#### EXCERPT TO READ ####

Tip: you can try to figure out what's wrong by changing to the process work dir and showing the script file named `.command.sh`
[iferres@nagual prueba]$ [1;2CDD

I have updated the nextflow pipeline, but still getting that error. Any advice? Thanks

DarianHole commented 4 years ago

Mine started failing again in the same spot yesterday after working on Wednesday so I'm not sure what happened. Potentially the conda env update had an issue

iferres commented 4 years ago

It must be something with the pandas. It's throwing an error as if a file doesn't exists, but it actually does.

singularity exec /mnt/ubi/iferres/covid19/artic.sif artic_plot_amplicon_depth --primerScheme scheme/primer_schemes/nCoV-2019/V2/nCoV-2019.scheme.bed --sampleID guppy3.6_110520_barcode03 --outFilePrefix guppy3.6_110520_barcode03 guppy3.6_110520_barcode03*.depths
Traceback (most recent call last):
  File "/opt/conda/bin/artic_plot_amplicon_depth", line 10, in <module>
    sys.exit(main())

#### DATASET EXTRACT ####

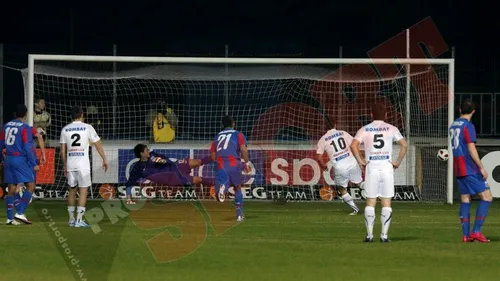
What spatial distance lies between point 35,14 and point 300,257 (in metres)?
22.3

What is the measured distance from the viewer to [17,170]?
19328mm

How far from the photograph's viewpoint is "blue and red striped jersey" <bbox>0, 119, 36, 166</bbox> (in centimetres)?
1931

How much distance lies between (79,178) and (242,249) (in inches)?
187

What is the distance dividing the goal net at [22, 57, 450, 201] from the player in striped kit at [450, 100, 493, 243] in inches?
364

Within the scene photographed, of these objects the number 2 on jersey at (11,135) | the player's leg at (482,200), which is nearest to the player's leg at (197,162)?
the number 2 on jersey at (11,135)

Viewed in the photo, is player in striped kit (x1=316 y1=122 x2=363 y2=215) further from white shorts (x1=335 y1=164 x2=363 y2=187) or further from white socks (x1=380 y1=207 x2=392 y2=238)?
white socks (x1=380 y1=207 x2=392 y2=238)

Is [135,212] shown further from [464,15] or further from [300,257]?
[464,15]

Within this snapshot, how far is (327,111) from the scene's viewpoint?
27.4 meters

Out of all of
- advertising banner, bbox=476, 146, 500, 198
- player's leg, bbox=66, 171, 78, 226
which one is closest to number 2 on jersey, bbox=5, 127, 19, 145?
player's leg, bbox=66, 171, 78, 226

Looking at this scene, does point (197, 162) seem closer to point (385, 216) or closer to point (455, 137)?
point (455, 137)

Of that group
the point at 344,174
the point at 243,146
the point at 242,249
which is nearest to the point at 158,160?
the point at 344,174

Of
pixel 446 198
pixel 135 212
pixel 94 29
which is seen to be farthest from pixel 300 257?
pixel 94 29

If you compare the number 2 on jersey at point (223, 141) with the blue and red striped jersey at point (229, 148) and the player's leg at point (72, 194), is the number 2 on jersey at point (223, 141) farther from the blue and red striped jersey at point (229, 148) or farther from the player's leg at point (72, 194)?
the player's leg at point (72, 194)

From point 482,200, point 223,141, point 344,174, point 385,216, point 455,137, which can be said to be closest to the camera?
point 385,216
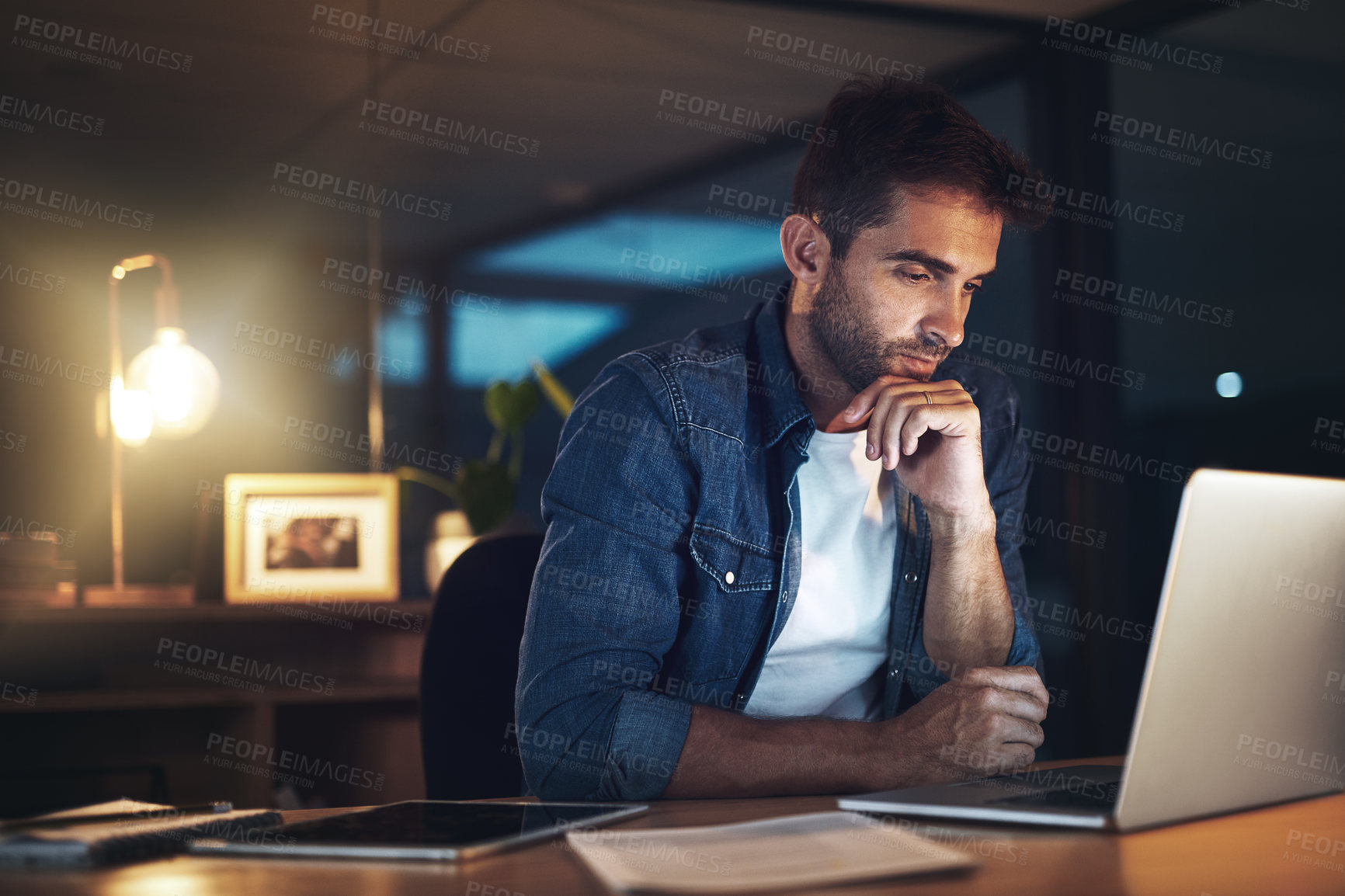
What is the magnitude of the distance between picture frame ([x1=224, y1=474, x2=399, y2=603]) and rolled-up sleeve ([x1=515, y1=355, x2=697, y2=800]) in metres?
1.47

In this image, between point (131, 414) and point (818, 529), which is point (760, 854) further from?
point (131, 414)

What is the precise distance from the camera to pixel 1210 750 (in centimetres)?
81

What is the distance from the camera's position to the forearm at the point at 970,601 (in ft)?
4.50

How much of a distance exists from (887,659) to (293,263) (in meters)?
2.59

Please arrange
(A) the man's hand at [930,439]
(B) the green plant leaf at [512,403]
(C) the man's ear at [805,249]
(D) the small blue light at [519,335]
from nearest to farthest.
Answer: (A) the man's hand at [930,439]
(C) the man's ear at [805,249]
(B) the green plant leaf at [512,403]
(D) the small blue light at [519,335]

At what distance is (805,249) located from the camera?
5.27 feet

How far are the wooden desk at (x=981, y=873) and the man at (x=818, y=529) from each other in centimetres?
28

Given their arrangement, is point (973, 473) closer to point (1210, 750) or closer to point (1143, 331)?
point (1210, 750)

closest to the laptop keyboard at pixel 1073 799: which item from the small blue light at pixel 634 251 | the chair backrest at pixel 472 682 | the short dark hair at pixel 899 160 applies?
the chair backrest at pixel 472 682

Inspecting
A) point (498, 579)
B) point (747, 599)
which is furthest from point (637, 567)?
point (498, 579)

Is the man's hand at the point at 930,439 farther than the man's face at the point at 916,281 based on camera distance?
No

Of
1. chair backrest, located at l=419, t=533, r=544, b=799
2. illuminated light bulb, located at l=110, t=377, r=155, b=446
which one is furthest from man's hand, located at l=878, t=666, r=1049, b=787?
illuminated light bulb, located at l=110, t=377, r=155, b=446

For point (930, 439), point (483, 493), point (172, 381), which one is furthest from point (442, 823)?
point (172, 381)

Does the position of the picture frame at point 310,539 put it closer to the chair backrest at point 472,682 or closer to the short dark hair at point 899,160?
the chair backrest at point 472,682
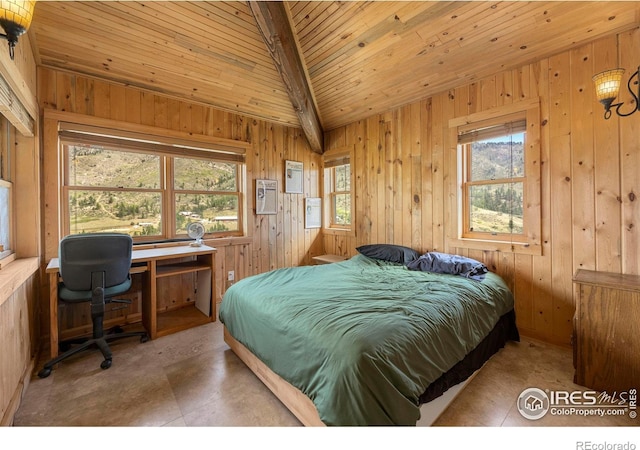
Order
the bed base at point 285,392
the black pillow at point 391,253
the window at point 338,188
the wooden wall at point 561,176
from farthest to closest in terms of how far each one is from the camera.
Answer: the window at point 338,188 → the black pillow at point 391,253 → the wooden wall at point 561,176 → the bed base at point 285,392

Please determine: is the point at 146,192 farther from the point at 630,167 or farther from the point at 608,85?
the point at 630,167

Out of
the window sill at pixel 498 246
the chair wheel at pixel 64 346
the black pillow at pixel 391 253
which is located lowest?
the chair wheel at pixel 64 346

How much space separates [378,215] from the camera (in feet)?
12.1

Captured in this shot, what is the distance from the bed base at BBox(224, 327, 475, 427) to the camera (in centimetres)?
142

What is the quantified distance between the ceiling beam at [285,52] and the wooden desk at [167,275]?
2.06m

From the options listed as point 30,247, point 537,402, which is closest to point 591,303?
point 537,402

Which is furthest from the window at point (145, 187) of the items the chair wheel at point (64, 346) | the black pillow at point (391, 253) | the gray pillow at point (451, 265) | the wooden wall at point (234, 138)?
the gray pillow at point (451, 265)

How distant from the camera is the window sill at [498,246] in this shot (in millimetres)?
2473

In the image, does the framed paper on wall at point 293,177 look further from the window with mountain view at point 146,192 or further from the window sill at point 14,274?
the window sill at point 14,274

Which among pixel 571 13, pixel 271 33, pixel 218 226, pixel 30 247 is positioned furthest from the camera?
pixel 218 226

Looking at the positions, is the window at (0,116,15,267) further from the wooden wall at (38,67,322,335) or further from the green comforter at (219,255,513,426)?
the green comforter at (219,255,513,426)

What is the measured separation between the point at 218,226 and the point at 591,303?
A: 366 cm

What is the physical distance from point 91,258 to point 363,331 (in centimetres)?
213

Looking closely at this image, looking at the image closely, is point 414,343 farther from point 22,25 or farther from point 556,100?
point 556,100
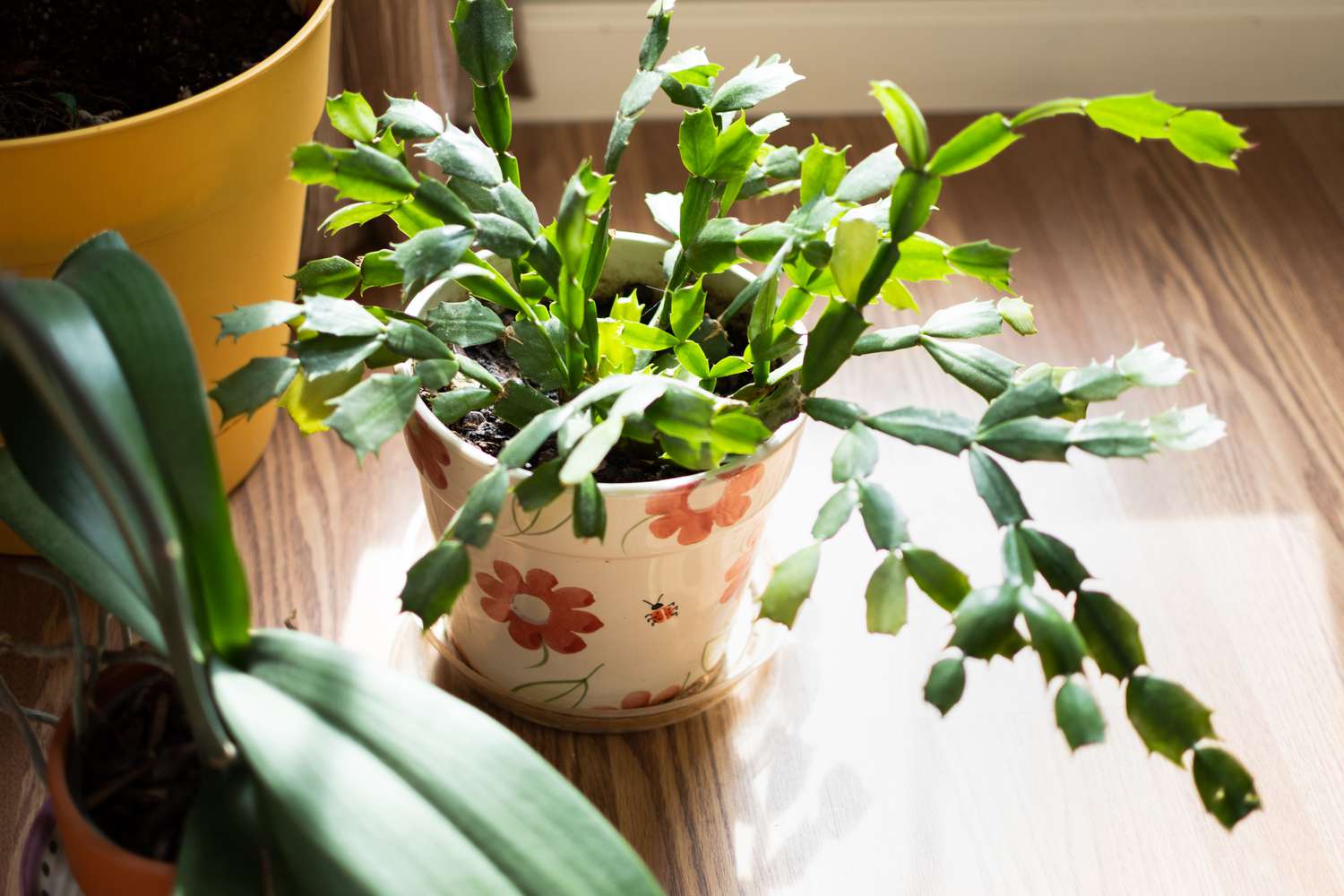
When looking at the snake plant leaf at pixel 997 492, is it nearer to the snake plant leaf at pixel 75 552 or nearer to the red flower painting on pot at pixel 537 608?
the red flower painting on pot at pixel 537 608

####
#### DATASET EXTRACT ####

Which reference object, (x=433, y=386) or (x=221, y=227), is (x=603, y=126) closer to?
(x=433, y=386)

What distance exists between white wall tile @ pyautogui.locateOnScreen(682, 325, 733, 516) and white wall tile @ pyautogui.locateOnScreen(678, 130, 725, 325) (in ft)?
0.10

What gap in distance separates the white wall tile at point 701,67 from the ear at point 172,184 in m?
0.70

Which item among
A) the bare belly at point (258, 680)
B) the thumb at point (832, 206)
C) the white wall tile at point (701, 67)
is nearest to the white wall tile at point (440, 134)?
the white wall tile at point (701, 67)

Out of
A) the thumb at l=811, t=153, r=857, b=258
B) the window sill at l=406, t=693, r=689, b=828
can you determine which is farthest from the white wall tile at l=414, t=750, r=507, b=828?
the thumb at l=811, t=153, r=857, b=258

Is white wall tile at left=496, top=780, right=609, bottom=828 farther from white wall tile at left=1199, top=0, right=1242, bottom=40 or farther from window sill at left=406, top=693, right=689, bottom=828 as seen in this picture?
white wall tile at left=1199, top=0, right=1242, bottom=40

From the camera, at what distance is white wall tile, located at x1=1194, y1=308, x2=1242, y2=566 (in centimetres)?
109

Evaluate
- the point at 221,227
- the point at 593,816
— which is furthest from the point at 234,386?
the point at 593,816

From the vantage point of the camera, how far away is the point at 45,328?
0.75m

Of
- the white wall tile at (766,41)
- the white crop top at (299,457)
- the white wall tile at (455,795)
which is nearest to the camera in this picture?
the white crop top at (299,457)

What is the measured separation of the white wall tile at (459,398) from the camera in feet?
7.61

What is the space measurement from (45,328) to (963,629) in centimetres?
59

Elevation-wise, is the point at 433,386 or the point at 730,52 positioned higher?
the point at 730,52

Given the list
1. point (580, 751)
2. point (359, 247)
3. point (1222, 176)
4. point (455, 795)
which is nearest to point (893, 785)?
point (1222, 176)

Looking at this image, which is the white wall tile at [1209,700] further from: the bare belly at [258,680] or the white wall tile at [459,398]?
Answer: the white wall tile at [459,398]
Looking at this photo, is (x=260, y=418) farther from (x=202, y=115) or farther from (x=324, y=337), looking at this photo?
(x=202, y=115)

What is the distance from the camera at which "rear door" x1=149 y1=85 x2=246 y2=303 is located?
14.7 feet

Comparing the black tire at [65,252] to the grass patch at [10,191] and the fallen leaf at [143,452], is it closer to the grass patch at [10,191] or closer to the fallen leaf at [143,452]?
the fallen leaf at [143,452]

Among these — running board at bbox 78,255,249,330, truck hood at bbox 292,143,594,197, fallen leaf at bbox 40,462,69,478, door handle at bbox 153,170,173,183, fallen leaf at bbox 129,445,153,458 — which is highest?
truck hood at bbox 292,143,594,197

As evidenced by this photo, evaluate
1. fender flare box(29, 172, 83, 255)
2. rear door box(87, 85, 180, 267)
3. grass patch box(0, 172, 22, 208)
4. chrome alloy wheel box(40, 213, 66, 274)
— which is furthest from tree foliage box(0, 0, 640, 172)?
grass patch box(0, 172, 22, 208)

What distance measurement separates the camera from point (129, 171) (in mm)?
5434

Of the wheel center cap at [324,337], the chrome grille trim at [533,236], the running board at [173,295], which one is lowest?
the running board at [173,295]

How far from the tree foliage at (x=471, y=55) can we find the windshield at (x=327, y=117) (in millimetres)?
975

####

▸ **ASSIGNMENT 1**
From the pipeline error thread, list every command-line option that begins with "--" in the singularity command.
▸ **ASSIGNMENT 2**
Answer these questions about the pipeline error thread.
(a) What is the name of the script file the tip suggests showing?
(b) On which day did DarianHole's run last work before failing again?
(c) What does iferres think the problem must be related to?
▸ **ASSIGNMENT 3**
Revise the stretch of the pipeline error thread from "iferres commented 4" through "sys.exit(main())", replacing "pandas" with "numpy".

▸ **ANSWER 1**
--primerScheme
--sampleID
--outFilePrefix

▸ **ANSWER 2**
(a) `.command.sh`
(b) Wednesday
(c) Pandas

▸ **ANSWER 3**
iferres commented 4 years ago

It must be something with the numpy. It's throwing an error as if a file doesn't exists, but it actually does.

singularity exec /mnt/ubi/iferres/covid19/artic.sif artic_plot_amplicon_depth --primerScheme scheme/primer_schemes/nCoV-2019/V2/nCoV-2019.scheme.bed --sampleID guppy3.6_110520_barcode03 --outFilePrefix guppy3.6_110520_barcode03 guppy3.6_110520_barcode03*.depths
Traceback (most recent call last):
  File "/opt/conda/bin/artic_plot_amplicon_depth", line 10, in <module>
    sys.exit(main())